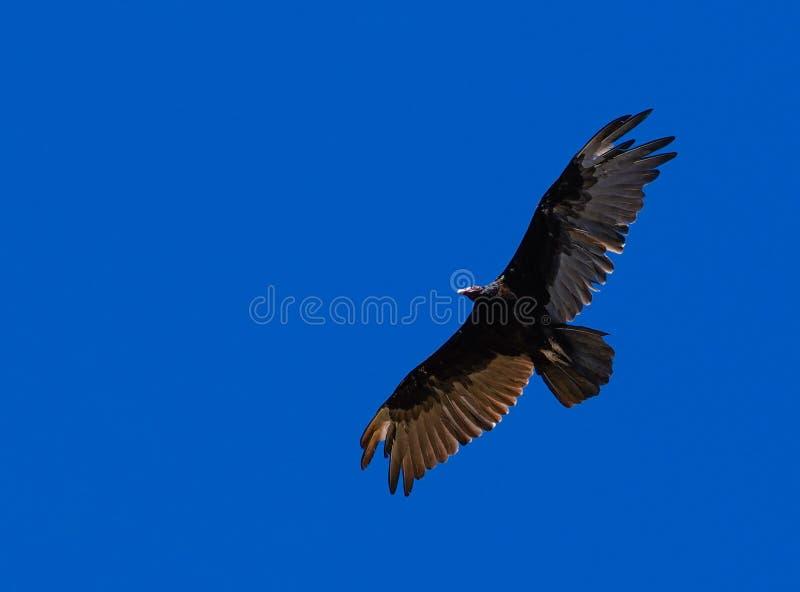 Avvoltoio di Turchia in volo immagini stock libere da diritti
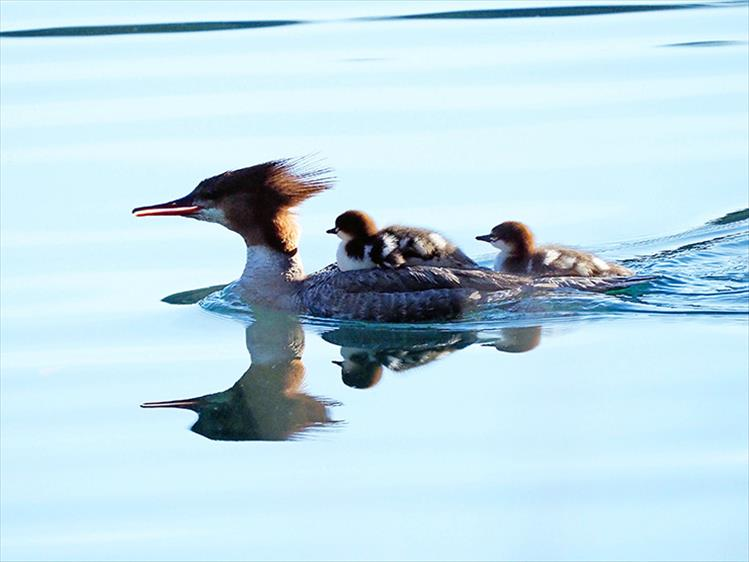 Common Merganser chicks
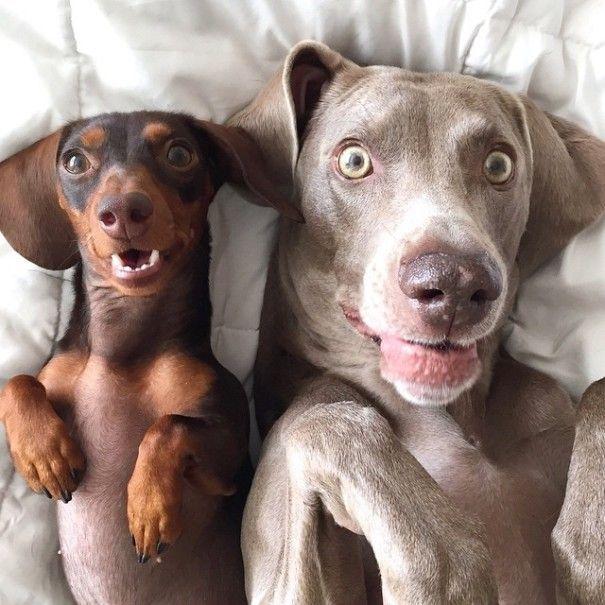 harlow-sage-indiana-reese-cute-dog-photos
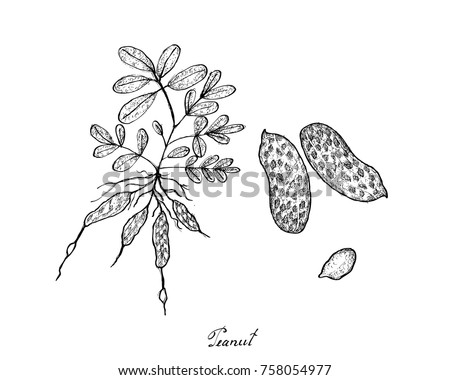 Vetor de frutas e legumes download vetores e grficos gratuitos vegetable and fruit illustration of hand drawn sketch fresh peanuts or groundnut with groundnut plants ccuart Image collections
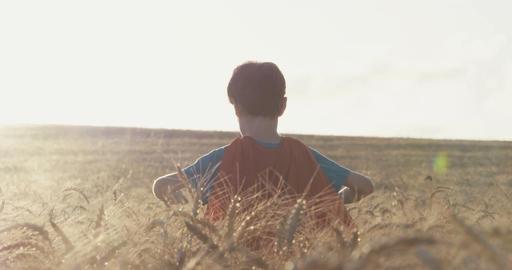 Superhero boy standing in a golden wheat field during sunset ビデオ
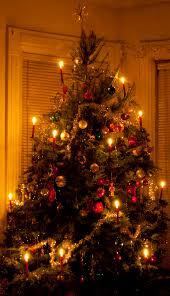 fashioned tree lights decor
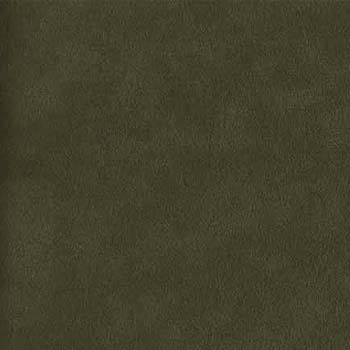 Alcantara Kiwi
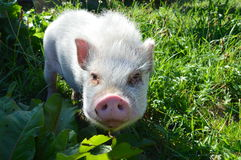 Cute piglet in green grass. A cute piglet looking to the objective from the green grass on a farm Stock Photos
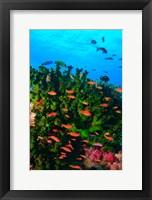 Fairy Basslet fish in Clear Blue Waters, Viti Levu, Fiji Fine Art Print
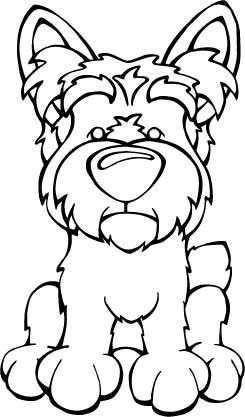 2229 best images about Yorkshire Terriers on Pinterest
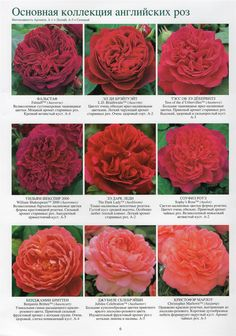 English Rose Main Collection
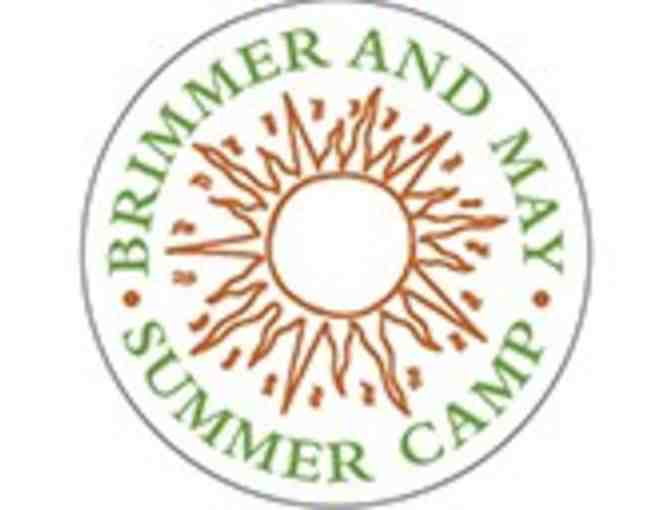 Brimmer and May 'Got Science' Camp- Session 1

What the exercise asks -> The result should be an exact retyped version of all the entries above, containing no pictures.

Output below ->
 Avvoltoio di Turchia in volo immagini stock libere da diritti
 Common Merganser chicks
 harlow-sage-indiana-reese-cute-dog-photos
 Vetor de frutas e legumes download vetores e grficos gratuitos vegetable and fruit illustration of hand drawn sketch fresh peanuts or groundnut with groundnut plants ccuart Image collections
 Superhero boy standing in a golden wheat field during sunset ビデオ
 fashioned tree lights decor
 Alcantara Kiwi
 Cute piglet in green grass. A cute piglet looking to the objective from the green grass on a farm Stock Photos
 Fairy Basslet fish in Clear Blue Waters, Viti Levu, Fiji Fine Art Print
 2229 best images about Yorkshire Terriers on Pinterest
 English Rose Main Collection
 Brimmer and May 'Got Science' Camp- Session 1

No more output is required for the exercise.